Giant cardboard boxes, puffy plastic air pillows, Styrofoam, packing peanuts, polystyrene bags, and plastic wrap. Consider, too, what’s discarded from consumables: tray liners, clamshells, egg and milk cartons, and plastic soda bottles, to name a few.
We’re drowning in packaging — some 82.2 million tons of it is produced annually in the United States alone. Our pollution problem isn’t only about the stuff we consume, it’s the stuff around the stuff that we consume. While packaging materials tend to be short-lived in our households before heading to the landfill, they’re waste products that are likely to stay there for close to eternity, or else become litter that eventually finds its way into the ocean.
RELATED: Sustainable plastics: A new origin story
That realization hit home for Rich Cohen, who hatched a business plan for more sustainable packaging while on a year’s sabbatical from his corporate job some 20 years ago. Wherever he traveled, there was evidence of our planet’s packaging problem, and he recognized that the industry didn’t have any incentive to move to less wasteful and polluting material at the time. Inspired to help, he launched Chicago-based Elevate Packaging, which describes itself as the first company focused exclusively on making sustainable packaging materials — compostable bags, mailers, labels, and shrink-wrap.
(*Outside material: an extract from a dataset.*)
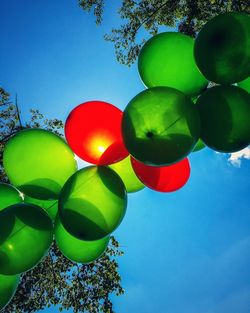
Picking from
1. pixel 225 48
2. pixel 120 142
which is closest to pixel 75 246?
pixel 120 142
Cohen was early to perceive a trend that in the last few years has become a worldwide phenomenon: Companies are making the switch from conventional packaging materials to ones that have a reduced carbon footprint, require less energy to manufacture, and produce less pollution. The trend has taken root in the last decade as the threat of global warming and the deluge of ocean plastic have awakened the public to the urgency of environmental protection.
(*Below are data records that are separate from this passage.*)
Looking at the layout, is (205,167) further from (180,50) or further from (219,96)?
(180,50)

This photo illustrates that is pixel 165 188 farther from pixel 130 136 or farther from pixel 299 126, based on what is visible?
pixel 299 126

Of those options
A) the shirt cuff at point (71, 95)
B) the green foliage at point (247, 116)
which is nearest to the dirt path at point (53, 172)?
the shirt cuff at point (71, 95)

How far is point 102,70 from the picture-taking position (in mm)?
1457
Packaging innovation accelerated during the pandemic as consumers leaned into online shopping and then had to live with the accumulated boxes, bags, and packing peanuts. “Post-COVID, the growth rate of [the sustainable packaging] industry went up by three times,” says Ismail Sutaria, chief research analyst of packaging at the research firm Future Market Insights. The company expects that, over the next decade, the sustainable packaging materials sector — currently worth $274 billion a year — will grow worldwide at a compound annual growth rate of 5.4%. In 10 years it will make up 30% of the total packing materials market, up from 20% today, according to Sutaria.